==== 本文抜粋
<プレスリリース>

8月14日、米国・モンタナ州:16人の若者気候訴訟で米国初の勝訴判決-
モンタナ州の石炭政策は子どもたちの憲法上の権利を侵害!

2023年8月17日
特定非営利活動法人気候ネットワーク
代表 浅岡美恵

2023年6月12日から20日にかけて、米国の弁護士らによるNGO “Our Children‘s Trust”(OCT)が支援するモンタナ州の16人の若者たちが2020年に提起した気候訴訟につき、米国気候訴訟初のトライアル(公開審理)が行われました。その一部始終がオンラインで配信され、世界を驚かせました。世界各地で猛暑や洪水被害が続き、ハワイ・マウイ島では大惨事が続いているなか、モンタナ州都のヘレナ地方裁判所キャシー・シーリー裁判官は、結審から2ケ月も経たない8月14日、103頁の判決を発出しました。原告らの主張を全面的に認めた判決のニュースは14日のうちに、再び世界を駆け巡りました。

8月2日に気候ネットワークとOCTの協力で開催したウェビナー(後日、録画をホームページに掲載予定)では、本訴訟の提起に至る経緯、トライアルでの子どもたち自身が語った気候変動の影響、さらに、先見性に富んだモンタナ州憲法が1972年に設立されていたにもかかわらず、モンタナ州議会は2011年に気候変動政策法(MEPA)を改正し、州政府も気候変動の深刻な影響を認識しながら、石炭などの化石燃料の生産を拡大し、石炭火力を稼働させ続け、気候変動を悪化させたこと、モンタナ州は太陽光や風力など再生可能エネルギー資源に恵まれていることなどが、OCTの弁護士たちから報告されましたが、今回の判決ではこれらの事実が全面的に認められたのです。

歴史的なシーリー判決

第1に、判決は、モンタナ州からの排出量は若者原告らへの気候変動の危害と被害を引き起こす重大な要因であると認定し、16人の原告らの原告適格を認めました。原告らは気候変動によって、その生命や健康など身体的被害はもとより、精神的な健康、家や財産、レクリエーション、美的利益、部族や文化的伝統、経済的安全や幸福など、広範にわたる被害を受けていると認め、若者原告らにもたらしている喪失感や絶望、不安などの感情を、認識可能な精神的な被害ととらえた点でも注目されます。原告らが、その居住地域や暮らしの多様性、そこで育んできた日々の生活を子どもたちの感性で語ったそれぞれの物語は気候変動の被害の重大さを納得するに足るものでした。

第2に、モンタナ州からの排出量の気候変動への寄与は少ないとの被告らの主張に対し、IPCCなど気候の科学に基づき、CO2などGHG排出量が1トン増えるごとに原告らの被害は悪化し、取り返しのつかない気候被害を固定化するおそれがあること、モンタナ州のGHG排出量はごくわずかで無視されるというものではなく、米国内でも世界的にも重大であり、その影響は、直接的な地域的影響と、大気中へのGHG排出によりすでに不安定化した気候系への寄与の両面から段階的・累積的な測定が可能であること、気候変動に対処するための科学に基づいた行動がとられなければ、原告らの被害はますます深刻なものになり、回復不能になるであろう―とした上で、若い原告らは気候変動の影響をより重く受けることになるとも指摘しました。
========
==== データ行
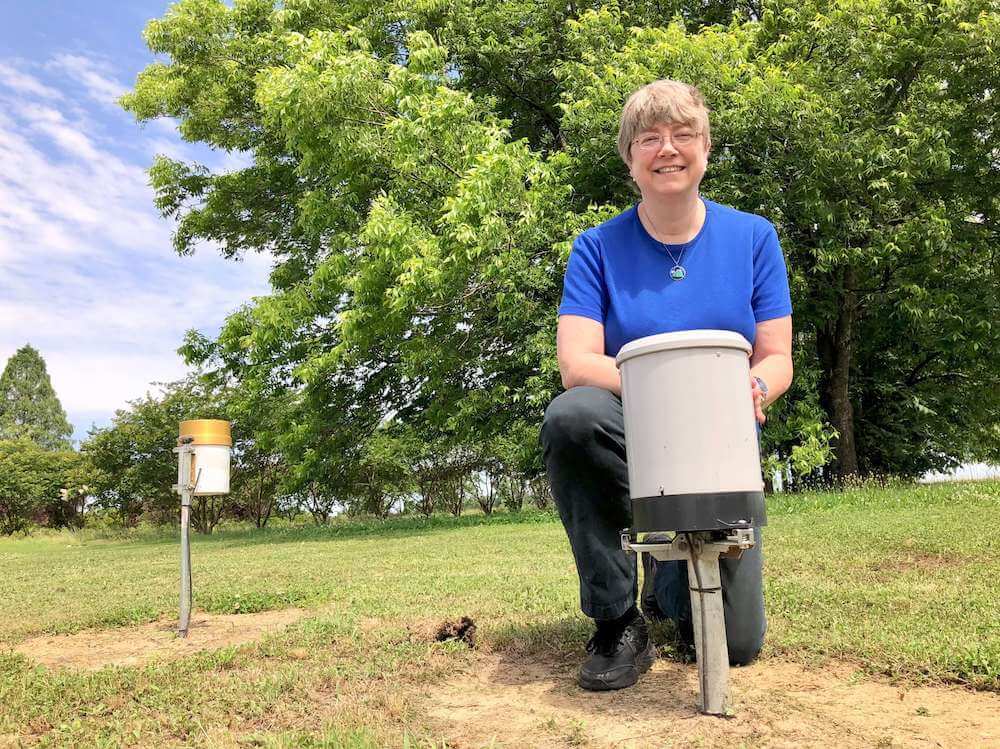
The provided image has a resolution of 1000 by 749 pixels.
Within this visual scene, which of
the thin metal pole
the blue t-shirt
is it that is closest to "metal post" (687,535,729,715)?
========
(指示 1):
モンタナ州の若者気候訴訟についての本文抜粋では、判決が認識可能な精神的な被害ととらえた感情として何が挙げられていますか。すべて答えてください。
(指示 2):
レコードの各行を一字一句変えずに書き写してください。画像は回答に含めないでください。
本文とレコードは互いに無関係な別々の資料です。

(回答結果 1):
喪失感、絶望、不安

(回答結果 2):
The provided image has a resolution of 1000 by 749 pixels.
Within this visual scene, which of
the thin metal pole
the blue t-shirt
is it that is closest to "metal post" (687,535,729,715)?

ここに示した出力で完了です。